In a 1989 Family Court of Australia decision, Justice Lindenmayer stated that:
‘the court could not overlook that the foetus must grow inside the wife’s – not the husband’s body and “to grant the injunction would be to compel the wife to do something in relation to her own body which she does not wish to do. That would be an interference with her freedom to decide her own destiny.” He went on to say, “I have concluded, on balance, that the legitimate interest of the husband is, in the circumstances of the case, subordinate to the legitimate interest of the wife in being left free to decide a matter which affects her far more directly than it does the husband.”’

Subsequent rulings have confimed that decsion.

Point of order rejected!

Yes you are right, it is obvious why I ignored the question, because it’s a stupid and at best rhetorical.

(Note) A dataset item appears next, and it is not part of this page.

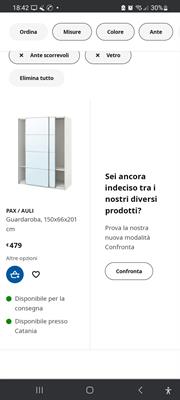 Armadio ante scorrevoli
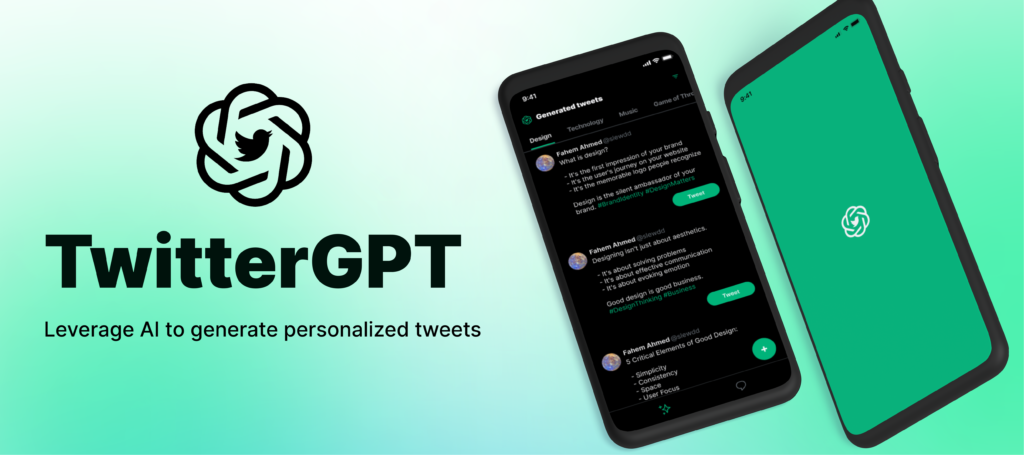 flutter twitter gpt app using flutter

When I believe a human life begins and should be afforded the full suite of human rights, is irrelevant to a woman facing the decision of whether or not to terminate HER foetus (note the emphasis on the decsion maker, please).

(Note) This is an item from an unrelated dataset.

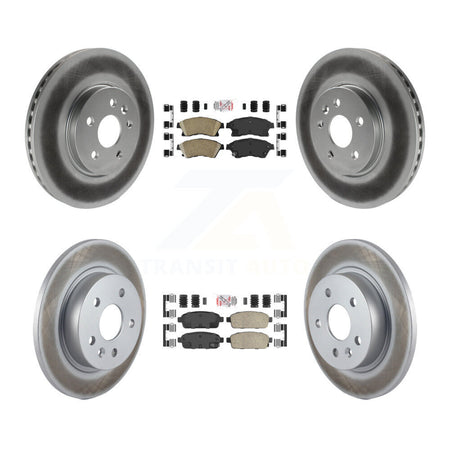 Front Rear Ceramic Pads And Coated Disc Brake Rotors Kit For 2013-2014 Chevrolet Sonic RS KGA-102902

And the fact that you continued to press the question only reinforces the relevance of the rest of my comment.

So, do you believe you have the right to impose your opinion/beliefs on women facing the decision on whether or not to have a termination, chewy14?

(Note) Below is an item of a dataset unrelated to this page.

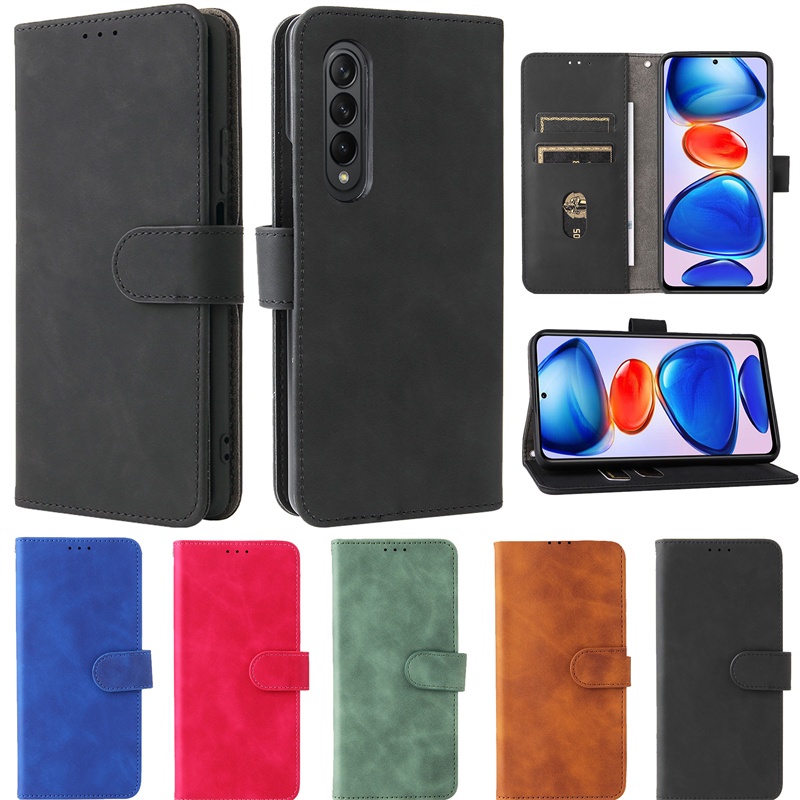 Ốp Lưng Điện Thoại Dạng Ví Da Lật Dành Cho Samsung Galaxy Z Fold 4 3 2 ZFold 4 Z Fold4 4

No you won’t answer it because it highlights the complexity of the issue which you want to pretend doesn’t exist.

If you won’t answer the first question, based on your last comment, do you support late term abortions through to birth?

If so, why? If not, why not?

As for your question, I’ve specifically said I’m not trying to impose my belief on anyone as I fully accept the complexity of the issue.

Let me put it simply, so even you can understand. I have no position on abortion per se. Rather I am pro-choice – i.e. letting a woman have control over her own body. That’s not complex – it’s called freedom of choice. Move on.

Thank you for your services Marie Stopes.

Why don’t they just offer after pay if payment is an issue.

Bringing a child to birth and raising it is not free. Even by the time of birth, and particularly in the case of a first child, many hundreds of dollars will have been spent attending pre-natal courses, purchasing nappies and clothes in anticipation, buying prams and cots. Then there’s the costs of raising the child. So would someone please explain to me why in the ACT killing the child in the womb should be free to the customer and paid for from the Territory’s taxes? And why the ACT’s own dedicated killing factory, the MSI (i.e., Marie Stopes International) centre, and its personnel, should be celebrated here in the online RiotAct as if the service being provided was life-sustaining, harmless, and morally unobjectionable instead of the opposite?

Bob the impala5:18 pm 20 Apr 23

Sure, I’ll explain Colin Jory; your assumptions are wrong, because you ignore entirely the welfare of the only person whose decision it is: the woman.

@Colin Jory
Because it’s a medical procedure. A lot of the costs associated with pregnany and giving birth, are also covered.
Fortunately, Medicare doesn’t use religious dogma as one of the criteria for assessing medical claims.

Well said… An unwanted child is not a child who should be forced apon a woman, society or life.

Because a wanted child is paid for without objection. an unwanted child suffers immeasural pain for all of it’s life and is most likely not well cared for, and definately not protected financially!

Come back when this affects your womb Colin.

Same reason why I don’t consider I ate 3 whole chickens this morning, most people simply reject your view that fetus is a baby just like an egg isn’t a chicken.

You can use inflammatory language all you want, it’s not going to work – a fetus isn’t a baby.

I presume that means that wealthy women can now get a termination free of charge while pensioners still have to pay for essential elective surgery. Sounds completely fair.